My knife still in custom in US post office, I will post when my knife come, but I didn't ask for hamon line, maybe white or blue steel got better custom for that. So far for price range, I very happy for good knife and price, just a bit expensive compare to the size 195mm from different maker without Honyaki knife.


----------



## tienowen (Sep 14, 2017)




----------



## tienowen (Sep 14, 2017)

Back side of the knife


----------



## zitangy (Sep 14, 2017)

thanks for the pics.....z


----------



## KimBronnum (Sep 14, 2017)

Toyamas are fantastisk
- Kim


----------



## jklip13 (Sep 15, 2017)

In my opinion, it really doesnt matter very much, I would save some money and put it into your Usuba or yanagiba. For me the quality of a deba is not SO crucial as with other knives.


----------



## StonedEdge (Sep 15, 2017)

Not to break up this thread...but how is G 3 steel? How does it perform for a deba?


----------



## Star (Sep 17, 2017)

I ended up purchasing the 180mm Yoshihiro Hongasumi Blue Steel Deba. I am by no means versed in filleting but it appears to the job.
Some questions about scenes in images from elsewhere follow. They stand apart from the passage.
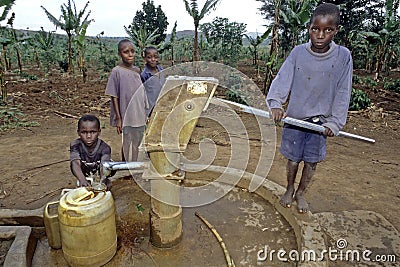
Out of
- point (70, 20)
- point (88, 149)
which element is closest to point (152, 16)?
point (70, 20)

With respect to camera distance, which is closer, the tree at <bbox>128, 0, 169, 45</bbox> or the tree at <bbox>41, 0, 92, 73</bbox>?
the tree at <bbox>41, 0, 92, 73</bbox>

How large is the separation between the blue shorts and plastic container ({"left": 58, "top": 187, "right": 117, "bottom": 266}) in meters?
1.21

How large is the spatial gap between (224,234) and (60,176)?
2064 millimetres

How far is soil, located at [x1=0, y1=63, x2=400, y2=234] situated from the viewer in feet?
9.12

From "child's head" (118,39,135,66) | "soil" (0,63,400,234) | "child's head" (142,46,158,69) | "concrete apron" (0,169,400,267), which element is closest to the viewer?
"concrete apron" (0,169,400,267)

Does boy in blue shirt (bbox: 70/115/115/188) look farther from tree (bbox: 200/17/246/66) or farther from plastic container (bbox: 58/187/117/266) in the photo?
tree (bbox: 200/17/246/66)

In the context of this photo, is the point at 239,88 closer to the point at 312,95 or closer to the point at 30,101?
the point at 30,101

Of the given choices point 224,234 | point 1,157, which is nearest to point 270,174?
point 224,234

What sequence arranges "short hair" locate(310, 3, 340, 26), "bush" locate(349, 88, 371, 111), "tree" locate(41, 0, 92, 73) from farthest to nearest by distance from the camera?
"tree" locate(41, 0, 92, 73)
"bush" locate(349, 88, 371, 111)
"short hair" locate(310, 3, 340, 26)

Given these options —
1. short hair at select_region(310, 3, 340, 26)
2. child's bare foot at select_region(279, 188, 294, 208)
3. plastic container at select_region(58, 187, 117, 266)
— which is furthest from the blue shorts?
plastic container at select_region(58, 187, 117, 266)

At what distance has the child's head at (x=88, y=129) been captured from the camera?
84.3 inches

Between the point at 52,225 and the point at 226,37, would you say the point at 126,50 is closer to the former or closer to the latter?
the point at 52,225

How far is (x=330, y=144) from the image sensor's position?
4555mm

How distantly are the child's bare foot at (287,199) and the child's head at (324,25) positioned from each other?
37.8 inches
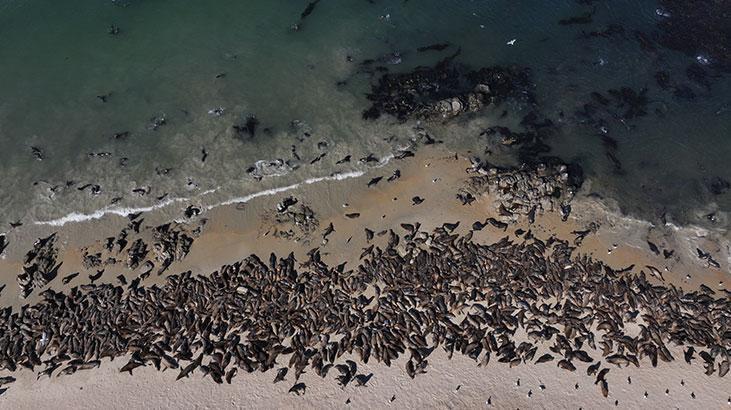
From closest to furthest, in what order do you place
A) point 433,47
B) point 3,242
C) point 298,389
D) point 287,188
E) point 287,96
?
point 298,389
point 3,242
point 287,188
point 287,96
point 433,47

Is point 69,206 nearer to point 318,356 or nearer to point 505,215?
point 318,356

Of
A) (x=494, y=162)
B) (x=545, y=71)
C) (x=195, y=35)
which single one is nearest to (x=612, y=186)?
(x=494, y=162)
I have been careful to immediately wash in hot water and apply oil after use.

Grade: Hongasumi
Bolster Material: Water Buffalo Horn (color varies)
HRC: 63-64
Handle Shape: Octagonal
Material High Carbon: Blue Steel #2


----------



## ThEoRy (Sep 18, 2017)

Love my Yoshihiro deba.

[video=youtube;kuT0HfNyBAs]https://www.youtube.com/watch?v=kuT0HfNyBAs[/video]


----------



## zitangy (Sep 18, 2017)

Lovely....


----------